I never installed 4" rmc but I had the unfortunate job of removing 4" black iron from a ceiling in Kingston, NY's IBM plant-- not there anymore, I hear.
My back hurts thinking about that job. I can't imagine using 6" rmc


----------



## Slay301 (Apr 23, 2018)

Almost Retired said:


> i was not familiar with those two terms being different things, so i googled it
> around here all they dig is the wall, the depth requirement is (2 ft ?) in undisturbed soil
> there are no forms, they pour directly into the plastic lined dug ditch and fill up into the slab which is formed of course
> there are also cross walls inside the perimeter wall for any planned load bearing walls in the house
> i have never seen a "foot" around here


Ya that’s the footing or mud slab. Then the foundation gets formed on top of that


----------



## Almost Retired (Sep 14, 2021)

Slay301 said:


> Ya that’s the footing or mud slab. Then the foundation gets formed on top of that


so how do you differentiate between the foot and the wall if it all looks the same ? depth ?


----------



## glen1971 (Oct 10, 2012)

Years ago, the company I was with was bidding on some 6" GRS in the power plant. If I remember right, it is about 160# for a 10' stick. We didn't get the job, and I'm guessing it would be more ignorant than the little bit of 4" I've ran.


----------



## micromind (Aug 11, 2007)

2 words........unbelievable heavy. 

I've used it as stub-ups to generators at power plants, 6" PVC in the ground and rigid 90s and stub-ups. 

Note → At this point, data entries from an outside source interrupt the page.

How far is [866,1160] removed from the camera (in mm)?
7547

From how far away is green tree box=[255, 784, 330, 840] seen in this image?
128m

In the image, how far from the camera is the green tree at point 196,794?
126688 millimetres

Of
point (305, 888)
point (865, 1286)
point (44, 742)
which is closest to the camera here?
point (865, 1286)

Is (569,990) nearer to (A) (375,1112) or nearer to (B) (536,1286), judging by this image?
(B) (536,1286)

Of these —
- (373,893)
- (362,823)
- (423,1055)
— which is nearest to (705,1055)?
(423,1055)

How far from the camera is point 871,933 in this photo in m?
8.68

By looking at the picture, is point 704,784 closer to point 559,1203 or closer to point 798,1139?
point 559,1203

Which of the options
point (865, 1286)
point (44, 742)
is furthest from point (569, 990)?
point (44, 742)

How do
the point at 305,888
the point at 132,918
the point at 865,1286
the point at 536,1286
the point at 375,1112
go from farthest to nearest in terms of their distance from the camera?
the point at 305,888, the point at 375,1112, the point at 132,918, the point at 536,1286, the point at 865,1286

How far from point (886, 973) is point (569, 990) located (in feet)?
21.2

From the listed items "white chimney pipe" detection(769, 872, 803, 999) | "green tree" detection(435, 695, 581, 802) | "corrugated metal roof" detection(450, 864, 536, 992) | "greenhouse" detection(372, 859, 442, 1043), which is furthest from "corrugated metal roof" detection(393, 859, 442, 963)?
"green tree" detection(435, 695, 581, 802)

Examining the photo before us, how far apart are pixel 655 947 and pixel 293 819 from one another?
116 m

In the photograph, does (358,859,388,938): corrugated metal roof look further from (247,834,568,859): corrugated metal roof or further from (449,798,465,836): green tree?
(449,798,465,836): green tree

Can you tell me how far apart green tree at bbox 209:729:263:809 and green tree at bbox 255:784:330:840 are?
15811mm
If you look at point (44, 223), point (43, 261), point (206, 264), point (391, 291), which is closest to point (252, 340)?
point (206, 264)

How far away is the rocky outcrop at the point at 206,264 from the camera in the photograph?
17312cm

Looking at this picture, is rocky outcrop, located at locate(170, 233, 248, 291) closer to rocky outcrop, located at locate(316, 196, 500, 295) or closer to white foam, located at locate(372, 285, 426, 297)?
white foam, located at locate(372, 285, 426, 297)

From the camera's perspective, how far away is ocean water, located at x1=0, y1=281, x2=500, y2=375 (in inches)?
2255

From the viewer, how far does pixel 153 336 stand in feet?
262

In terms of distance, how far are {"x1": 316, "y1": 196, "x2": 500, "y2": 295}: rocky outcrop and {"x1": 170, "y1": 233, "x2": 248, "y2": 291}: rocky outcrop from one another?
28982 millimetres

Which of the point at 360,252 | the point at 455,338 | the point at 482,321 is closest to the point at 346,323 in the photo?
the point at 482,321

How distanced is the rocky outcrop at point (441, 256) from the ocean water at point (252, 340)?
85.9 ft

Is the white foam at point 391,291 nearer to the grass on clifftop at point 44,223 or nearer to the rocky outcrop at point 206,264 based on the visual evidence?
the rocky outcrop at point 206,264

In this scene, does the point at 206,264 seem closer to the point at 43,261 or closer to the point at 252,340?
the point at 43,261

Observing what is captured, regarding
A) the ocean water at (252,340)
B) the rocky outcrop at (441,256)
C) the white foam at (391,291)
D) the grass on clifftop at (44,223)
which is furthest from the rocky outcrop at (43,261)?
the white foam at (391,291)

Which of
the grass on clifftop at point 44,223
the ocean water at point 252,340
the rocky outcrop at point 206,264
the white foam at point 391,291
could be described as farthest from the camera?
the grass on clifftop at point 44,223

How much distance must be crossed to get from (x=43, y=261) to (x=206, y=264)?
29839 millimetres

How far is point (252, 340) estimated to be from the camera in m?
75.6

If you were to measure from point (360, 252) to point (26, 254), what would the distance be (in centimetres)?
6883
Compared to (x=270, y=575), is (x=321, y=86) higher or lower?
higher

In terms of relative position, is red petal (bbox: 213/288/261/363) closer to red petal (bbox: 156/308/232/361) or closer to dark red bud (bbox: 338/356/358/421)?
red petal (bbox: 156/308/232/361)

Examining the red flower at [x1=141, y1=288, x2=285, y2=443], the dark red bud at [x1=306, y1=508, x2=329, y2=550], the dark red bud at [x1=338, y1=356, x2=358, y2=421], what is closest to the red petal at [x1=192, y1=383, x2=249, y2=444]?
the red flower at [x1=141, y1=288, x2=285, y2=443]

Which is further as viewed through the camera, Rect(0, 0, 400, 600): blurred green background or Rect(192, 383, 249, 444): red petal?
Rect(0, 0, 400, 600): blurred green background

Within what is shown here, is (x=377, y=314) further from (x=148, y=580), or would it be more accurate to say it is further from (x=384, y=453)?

More than 1 guy can handle, and no one had a 6" threader so we cut our stubs and had a machine shop cut the threads.


----------



## Slay301 (Apr 23, 2018)

Almost Retired said:


> so how do you differentiate between the foot and the wall if it all looks the same ? depth ?


Typically the foot is a 3’x3’ hole dug with rebar cage the the wall is formed on top with concrete forms


----------



## canbug (Dec 31, 2015)

I've seen 6 inch a couple of times but have never used larger than 4.

We install footings below the frost line, around here 4-5' min but most of the time 8', then the wall is poured on top of that. Hence why we have basements.

Tim


----------



## paulengr (Oct 8, 2017)

Flyingsod said:


> Not sure how to phrase this to avoid the 13 year olds jokes, But I’m wondering if any of you have encountered 6” rigid in the wild. I’ve always known about it but I’ve never seen it anywhere let alone had to work with it.
> 
> Mostly interested in where the hell you’d need it. Thanks
> 
> ...


Really good jokes are timeless. They are still funny after 18 years.

Chemical plants and MEPs. 1250 MCM is on the charts too. Doesn’t mean it’s a good idea. It just lines the ECs pocket.


----------



## Slay301 (Apr 23, 2018)

paulengr said:


> Really good jokes are timeless. They are still funny after 18 years.
> 
> Chemical plants and MEPs. 1250 MCM is on the charts too. Doesn’t mean it’s a good idea. It just lines the ECs pocket.


This might be your shortest post ever


----------



## HertzHound (Jan 22, 2019)

I’ve never ran 6” rigid. Don’t even want to think about it. I’ve only used it for sleeves. Once we did (4) 4” RMC in duct bank for about a mile between two buildings on a base. That was back breaking enough.


----------



## HertzHound (Jan 22, 2019)

MikeFL said:


> Two different inspectors should have caught that.
> Those footings are required to be continuous. Keep ya damned pipe out of the footings!
> Imagine the claim if the building fails at that point and they find your sleeve. Ouch!


The big problem I see on most jobs, is that the GC waits to pick the electrical sub after site and foundation work has already started. If we can get designing before the work has started, we can save a lot of headaches later. We can get them to step the footings down if we have to, so we have room to get all the conduits through the foundation wall. This stuff never seems to get designed by the A&E. We submit shop drawings for approval by the structural engineer. The contract drawings usually have details/guidelines on window or sleeve sizes, as well as minimum distances between them and extra rebar placement.

It gets old after a while. They play games with the subs. Keep beating them down on price, while the rest of the job is moving on. Then the job gets awarded and they want a sign off on coordination in a few weeks. It will be months before we have approved gear submittals, so you just go with whatever information you have at the time, and hope it doesn’t change to much.


----------